Она закрывала глаза, словно ей было стыдно смотреть на себя со стороны. Истеричка! Разве она сама поступила лучше Артура? Бросилась в объятия к первому попавшемуся. Оскорбилась, видите ли. Подумаешь ударили по лицу! Только теперь она по настоящему поняла, что значили в прошлом вспышки Артура, его уязвленное самолюбие, ревность и недоверие. Надо было это чувствовать и понимать раньше. А то сама разожгла костер, а укрыть от дождя и ветра не сумела.
Марте было мучительно стыдно и перед Рихардом. Когда она узнала о беременности, то ни секунды не сомневалась, что жизнь окончена. Во всяком случае, ей и в голову не приходило, что все может обернуться именно таким образом. Но Лосбергу как-то удалось переубедить ее, успокоить, подчинить своей воле, вдохнуть веру в будущее.

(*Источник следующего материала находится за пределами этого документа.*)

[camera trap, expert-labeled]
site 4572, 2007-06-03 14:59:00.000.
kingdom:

Был даже момент, когда она почувствовала к Рихарду что-то похожее на нежность. Это случилось уже здесь, в Германии, Правда, чувство вспыхнуло и тут же угасло, не дав ни тепла, ни света.

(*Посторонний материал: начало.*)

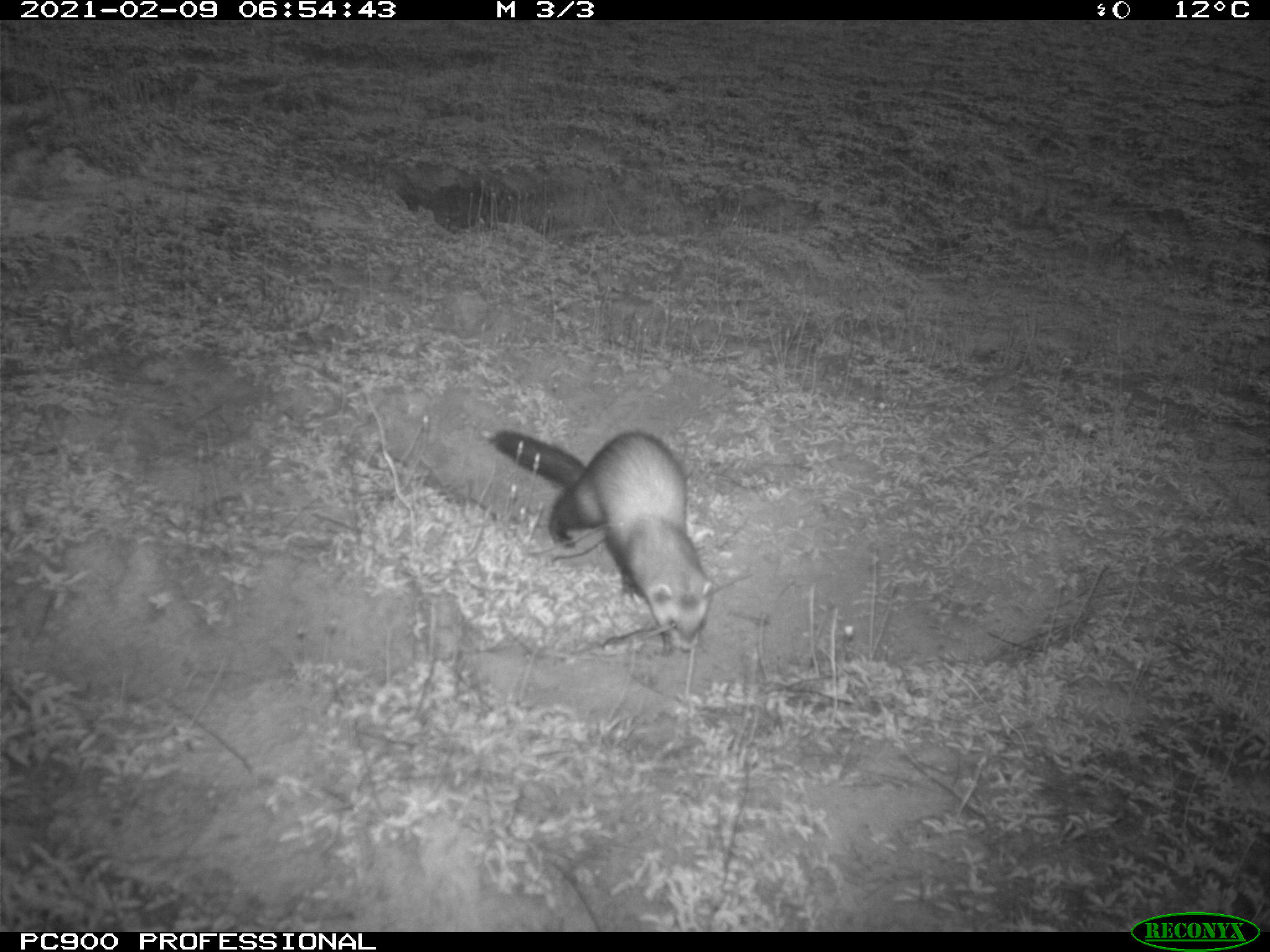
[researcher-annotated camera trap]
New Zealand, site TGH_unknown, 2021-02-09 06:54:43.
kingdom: Animalia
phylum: Chordata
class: Mammalia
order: Carnivora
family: Mustelidae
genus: Mustela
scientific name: Mustela furo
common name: ferret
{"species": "ferret (Mustela furo)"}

Нет, Марта не могла быть в претензии к мужу: он и сейчас оставался неизменно внимательным, предупредительным, всеми силами пытался завоевать ее расположение. Но что она могла поделать с собой, если это-то как раз и вызывало обратную реакцию: чем больше супруг проявлял заботы, тем отчетливее она ощущала назойливость и даже корысть. Ей всюду мерещились его козни, она во всем усматривала другой, скрытый, доходящий до абсурда смысл. Взять хотя бы тот случай с абортом, на котором настойчиво настаивали врачи. Она и сама прекрасно понимала, что рожать небезопасно, что беременность протекает ненормально, но стоило об этом заговорить Рихарду, как Марта тут же приняла безоговорочное решение — она будет рожать. Ей вдруг показалось, что, отказавшись от ребенка, она еще раз предаст Артура.
Холодным умом Марта понимала, что поступает неразумно, рискованно, несправедливо, наконец, что никто в ее судьбе, кроме нее самой, в конце концов не повинен, но ничего поделать не могла. Страдала сама и доставляла страдания другим. Марта почти не замечала происходящего вокруг — жизнь как-то сфокусировалась на личных заботах и переживаниях — совсем не интересовалась делами мужа, смутно представляла, что творится в мире. Здесь, на этой уединенной вилле, в окружении живописного пейзажа, горного воздуха, безмятежности и покоя, она была занята лишь собой. Вернее, своими воспоминаниями, угрызениями совести и слабой, почти неосознанной надеждой когда-то вырваться из этого добровольного и красивого плена. Марта все понимала, и, сама того не сознавая, хотела бы облегчить свою участь, отказаться от бесплодных надежд смириться со своим положением, но разум и сердце все больше приходили в противоречие друг с другом. Разум слушал доводы, сердце их не принимало. Она не могла убить в себе любовь к Артуру, оставляя за собой право хотя бы мечтать, хотя бы надеяться.